Last night started like any other night. At 10 PM I started my pre-bedtime routine. I filled the coffee machine with water. I took out the grinder and coffee beans.
That’s when it happened. The moment that threw our night into chaos.
No more coffee filters! Now what?
Mild panic ensued until I remembered we have one of those permanent coffee filters. A quick search revealed nothing. Did I only imagine we had one of those?
We were at a crossroads. Do we give up and sacrifice our morning coffee? Do we do a full-on search while we tear the house apart? I could picture empty cabinets, stuff strewn about the attic and storage areas in ruins. Plus, it was late. Sleep was foremost on my mind.
We decided to go for it.
I got a flashlight and checked every crevice of our storage areas. My wife tore apart our kitchen looking for it. We purged every pot, pan and dish from the cabinets. Finally, my wife found it. Crisis avoided.

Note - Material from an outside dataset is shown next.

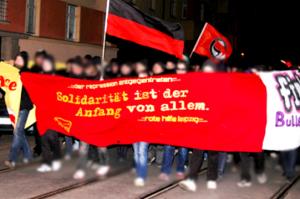 solidemo-leipzig-2011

Every major decision comes at some sort of crossroads. In plain speak, it’s an unavoidable decision that will yield far-reaching consequences. Yes, I’m including our decision to look for a coffee filter as a “major” one.
The “Crossroads” Close
The crossroads close provides you a simple yet effective method of getting your prospect over that final bit of inertia.
How does it work?
Let’s suppose you’ve done a good job of presenting your case. Now, you get to the moment of truth. The close. How do you get your reader over that last bout of sloth and motivate him to take action?
Paint your reader as if he’s at a crossroads. He’s at a crucial decision point of his life. Turn left and reap the rewards of whatever you sell. Turn right and continue on your current path of whatever problems you currently face. Keep in mind the second half of the definition of crossroads. The decision must have far-reaching consequences.
The Linchpin That Makes The Magic
That’s really the key to making this work. Let’s pretend I say no to your offer today but still possess the ability to say yes next week. That’s hardly far-reaching. However, if I say no today and never get the chance again, that raises the stakes.
In some situations it could be that staying your current course might push you beyond the realm of help. That’s another form of far-reaching consequences.
Maybe you don’t know what your crossroad close is for your product, service or idea. That’s okay. It’s worth sitting down and thinking about it. Even if you don’t use this technique, being able to articulate the consequences of saying no to your offer will help you in your persuasive efforts.